Samuel Goldwyn said that “an oral contract isn’t worth the paper it is written on.” Unfortunately, the same can be said for many written contracts. The purpose of this brief article is to identify key provisions that should be included in association contracts. A well written contract can reduce liability exposure, reduce the risk of litigation, and help ensure that associations meet their objectives.
A good contract will detail relevant time frames and answer the following questions: (a) When does the contract become effective? (b) What is the deadline for completion of work? (c) How long will the contract remain in force? (d) Are party notification requirements time sensitive? (e) Is the contract auto-renewing, and if so, when, and for how long? (f) Do material terms (i.e. price) change throughout the effective date of the contract?
Associations frequently contact legal counsel seeking an escape route after becoming dissatisfied with vendor service. A good contract will provide an out for an unsatisfied association. Such provisions should include details on how to terminate, including the proper point of contact, the requisite advance notice (if any), an opportunity to cure, etc. At times it is in the association’s interests to clearly articulate grounds for termination; whereas, in some cases an association may wish to retain discretion to terminate without cause. Associations should resist rushing into agreements that appear to be informal (i.e. bids, proposals, estimates), which may in fact have all the necessary elements to constitute a binding contract. While the focus is often on the initial execution of the contract, associations should consider important provisions that are often absent in less formal agreements.
Association directors have a fiduciary duty to the association and its members to use reasonable judgment in carrying on association business. Thus, when negotiating and executing contracts boards should always consider the inherent risks and include contract provisions to account for accidents or otherwise injurious conduct or events. Qualified vendors will be insured and will be prepared to provide proof of insurance at the association’s request. Associations should (a) request proof of insurance, (b) ask about the coverage provided, (c) include a contract term requiring minimum insurance limits, and(d) establish that failure to maintain adequate insurance constitutes a material breach of the contract. Association’s should also consider seeking indemnification from vendors/ contractors, and should consult with legal counsel to take steps to protect directors’ and association interests.
Contract disputes can be very costly to litigate. Litigation expenses often prohibit an association from seeking court assistance to enforce contract terms.
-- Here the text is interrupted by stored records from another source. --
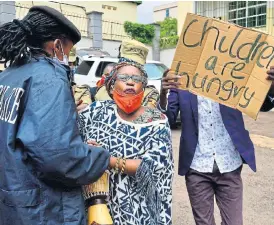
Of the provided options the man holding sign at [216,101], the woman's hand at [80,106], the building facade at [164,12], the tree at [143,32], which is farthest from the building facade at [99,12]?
the building facade at [164,12]

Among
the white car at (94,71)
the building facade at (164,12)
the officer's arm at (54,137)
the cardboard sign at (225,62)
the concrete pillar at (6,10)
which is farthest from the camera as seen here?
the building facade at (164,12)

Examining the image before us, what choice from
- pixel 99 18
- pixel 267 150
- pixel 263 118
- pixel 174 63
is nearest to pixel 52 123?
pixel 174 63

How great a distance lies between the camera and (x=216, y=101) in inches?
100

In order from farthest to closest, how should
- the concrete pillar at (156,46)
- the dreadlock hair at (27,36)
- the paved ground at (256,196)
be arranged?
the concrete pillar at (156,46) < the paved ground at (256,196) < the dreadlock hair at (27,36)

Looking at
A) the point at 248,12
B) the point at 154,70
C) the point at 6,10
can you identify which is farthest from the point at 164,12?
the point at 154,70

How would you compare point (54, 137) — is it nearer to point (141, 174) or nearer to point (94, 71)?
point (141, 174)

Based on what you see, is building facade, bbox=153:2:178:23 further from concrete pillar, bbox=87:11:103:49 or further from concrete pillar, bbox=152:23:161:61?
concrete pillar, bbox=87:11:103:49

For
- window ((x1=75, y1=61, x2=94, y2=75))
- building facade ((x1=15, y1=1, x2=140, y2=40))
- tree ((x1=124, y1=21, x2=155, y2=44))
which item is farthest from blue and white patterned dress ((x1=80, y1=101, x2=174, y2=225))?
tree ((x1=124, y1=21, x2=155, y2=44))

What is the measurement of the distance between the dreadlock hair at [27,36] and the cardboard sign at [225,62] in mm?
978

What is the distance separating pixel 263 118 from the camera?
471 inches

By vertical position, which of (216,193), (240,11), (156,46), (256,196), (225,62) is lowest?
(256,196)

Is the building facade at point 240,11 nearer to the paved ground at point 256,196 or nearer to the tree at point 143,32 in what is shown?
the tree at point 143,32

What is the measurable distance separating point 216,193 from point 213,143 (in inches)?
16.4

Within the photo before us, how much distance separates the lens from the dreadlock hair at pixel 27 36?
1760mm
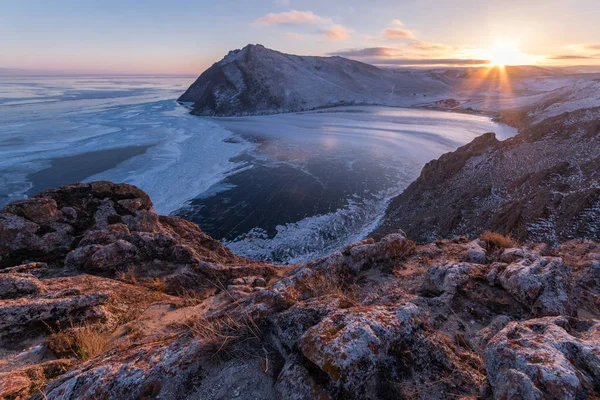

As such, a good contract should include an attorney’s fee provision, which allows a prevailing association to recover court costs, expenses, and attorney’s fees in addition to damages. Costly litigation should be avoided if possible; however, attorney’s fees provisions often bring additional clout to out of court negotiations because of the prospect for attorney’s fees liability if cooperative negotiations break down.
There is no one-size-fits-all contract. Associations are wise to consult legal counsel up front to avoid costly disputes later. Expending some association resources for competent legal counsel can save the association time, headaches, and money in the long run.